Unmöglichkeit von Undenkbarem und Unlogischem


Manche Mensche meinen, dass möglicherweise auch Undenkbares real möglich sein kann: Etwas undenkbares wäre dann etwas, dass nicht verstandsmäßig fassbar bzw. verstehbar ist, etwas, das allenfalls mittels Variablen - bzw. Blackbox - ausdrückbar ist.

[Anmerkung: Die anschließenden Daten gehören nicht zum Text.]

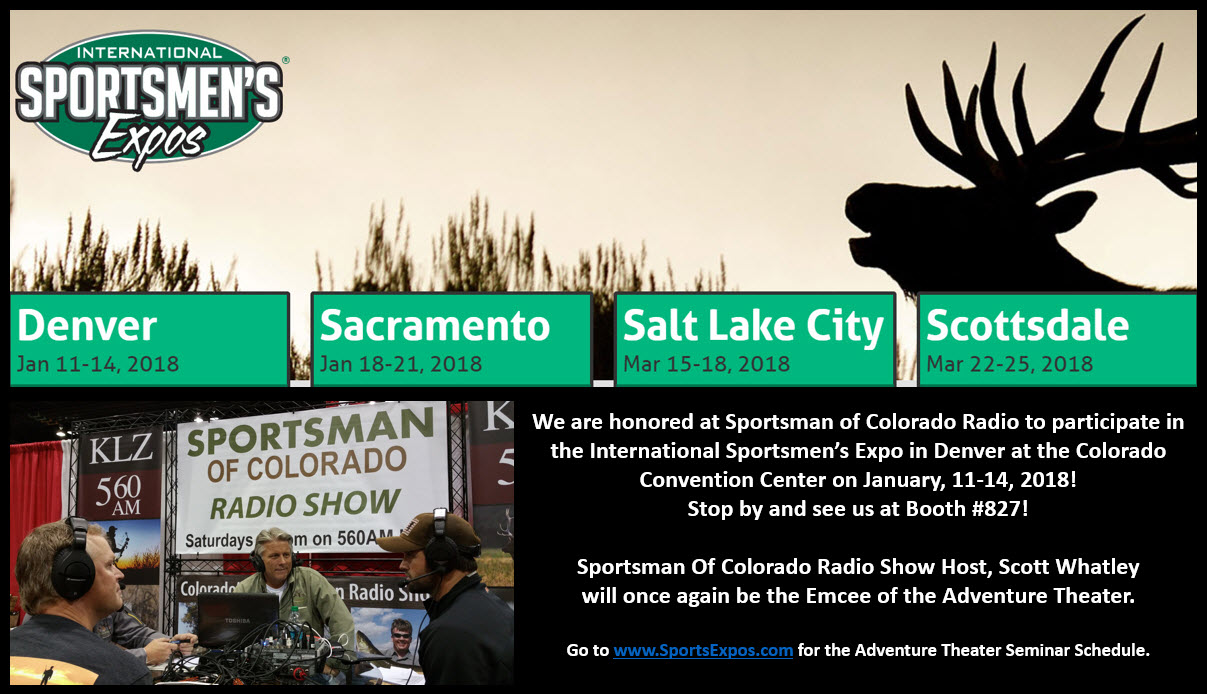 January 6: International Sportsmen's Expo Seminars: Chris Roe, Austin Parr, and Kevin Flesch – Big Game Forever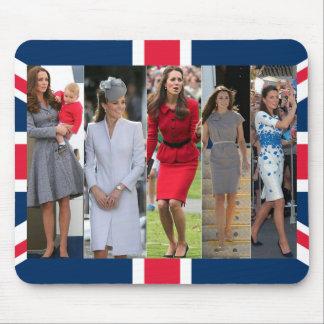 Príncipe George de Kate Middleton Tapetes De Raton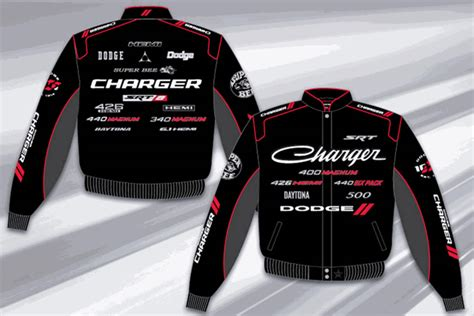 ford jackets chevy jackets mustang jackets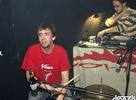 Fotky z piatkovej Re:Gramatyky v kežmarskej ponorke. O kvalitný dnb /jungle sa postarali: live zZub, djs: Koma(R) a E-Space.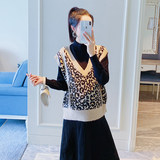 Pregnant women's vest spring and autumn fashion knitted leopard print short outside wearing loose large size pregnant women wear autumn top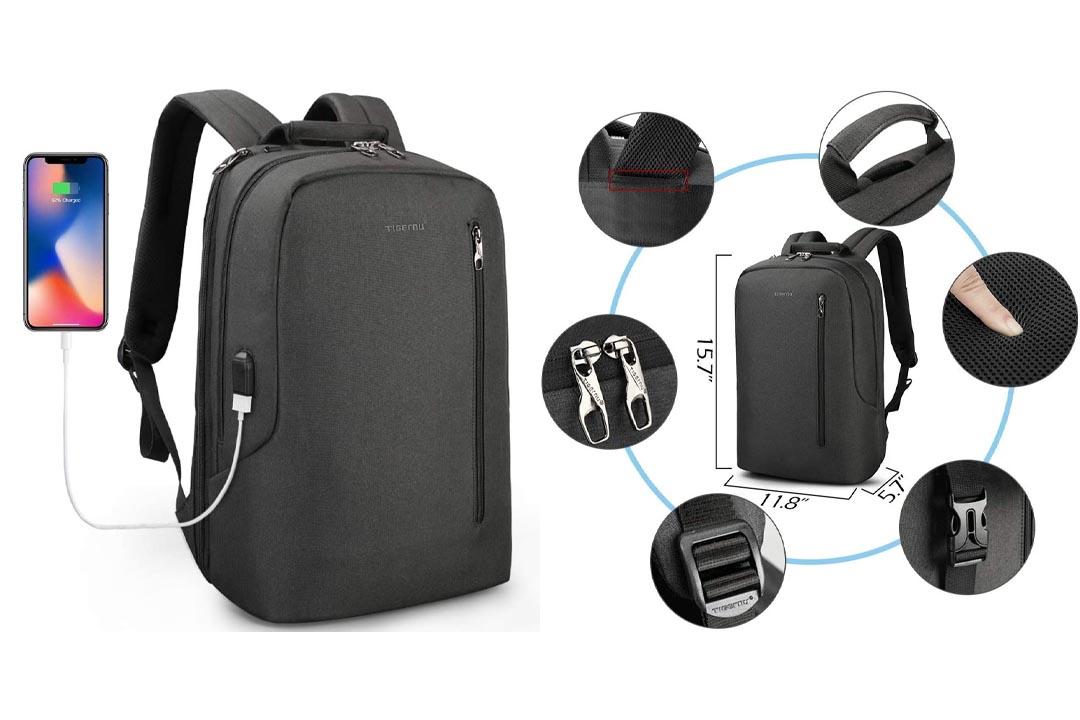 LAPACKER 15.6 Anti Theft Slim Water Resistant Laptop Backpack
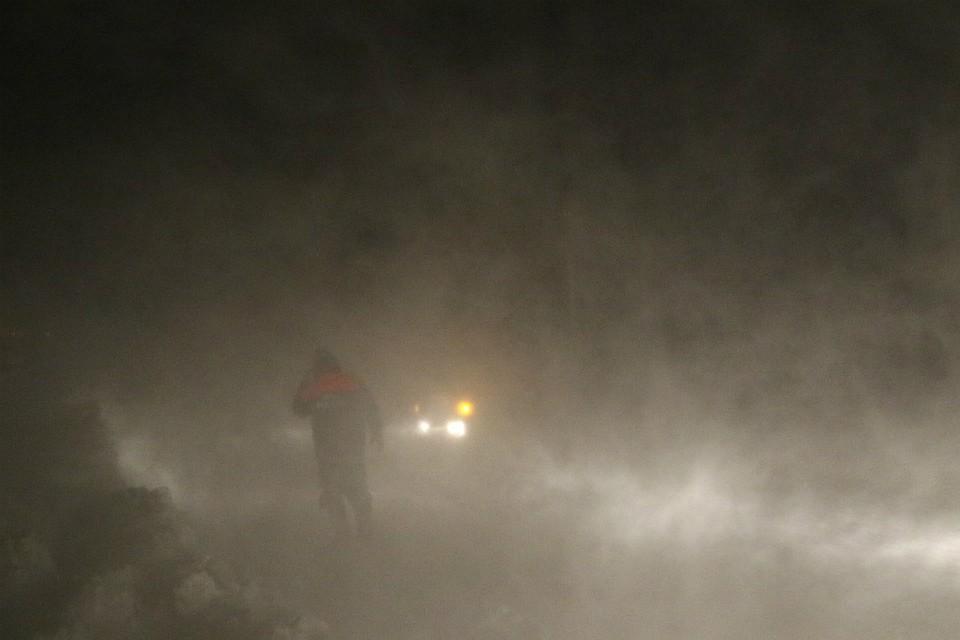 РежимЧС из-за снежной бури введен в 3-х районах Сахалина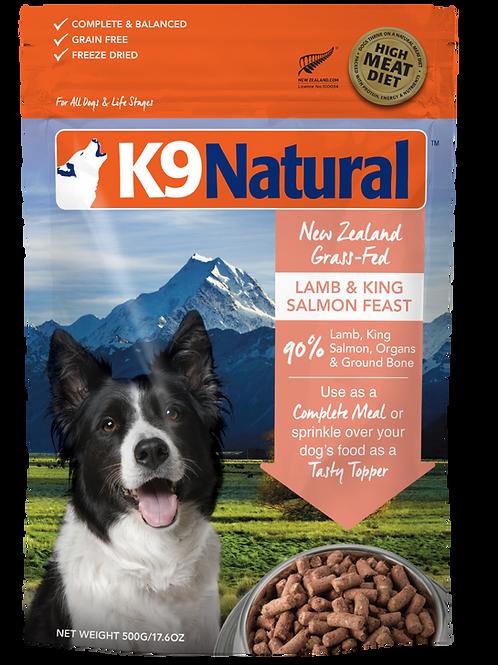 K9: Lamb & Salmon Feast Freeze Dried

In einem Bereich, in dem wir nur mit Variablen arbeiten, aber das beschriebene Objekt oder einen Vorgang nicht darstellen und nachvollziehbar mit Worten beschreiben können, wenn wir also die Variablen nicht mit einer praktischen Vorstellung füllen können, ist stets unsere Vorstellung als Erklärung unvollständig oder falsch. Das ergibt sich bereits aus der Denklogik.

Wir haben in diesen Bereichen ein Problem, uns vorzustellen, was wir vor uns haben. Das kann verschiedene Ursachen haben, etwa unvollständiges Wissen, Nichtexistenz des betracheten Vorgangs oder eine fehlerhafte Vorstellung von dem Vorgang oder auch eine Kombination dieser Punkte. Ein Musterbeispiel für Nichtvorstellbarkeit ist physikalische Unendlichkeit als solche. Die räumliche Unendlichkeit ist nicht vorstellbar, die potentielle Unbegrenztheit der Ausdehnung schon. Letztere ist ebenso vorstellbar, wie man sich vorstellen kann, einen kleinen Bereich immer weiter und weiter zu vergrößern. Das ist aber etwas anderes. Ebenso ist eine unendlich lange gerade nicht geschlosssene Kausalkette unvorstellbar.

Wir haben in unserer Denkstruktur einen Mechanismus, der uns unsere Umwelt danach beurteilen lässt, ob etwas vorstellbar ist und somit realisierbar ist. Wir können im Kopf ein Modell erstellen, einen Plan, der dann prinzipiell umsetzbar ist - ob wir das können oder nicht. Wenn wir diese Unterscheidungsfähigkeit nicht hätten, könnten wir nicht planen, wir wären aber wohl auch jeder Lüge und jedem Märchen hoffnungslos aufgesessen.

Ich meine, dass die Ausgangsfrage aus einem geschlosssenen System heraus grundsätzlich nicht mit Erfahrungswerten absolut sicher bewiesen werden kann – und unsere Welt ist ein solches System. Es verhält sich hier ebenso wie mit dem Männchen auf dem Karambolagetisch (erwähnt unter dem Punkt Kausalität, es geht im Grunde um die selbe Problematik).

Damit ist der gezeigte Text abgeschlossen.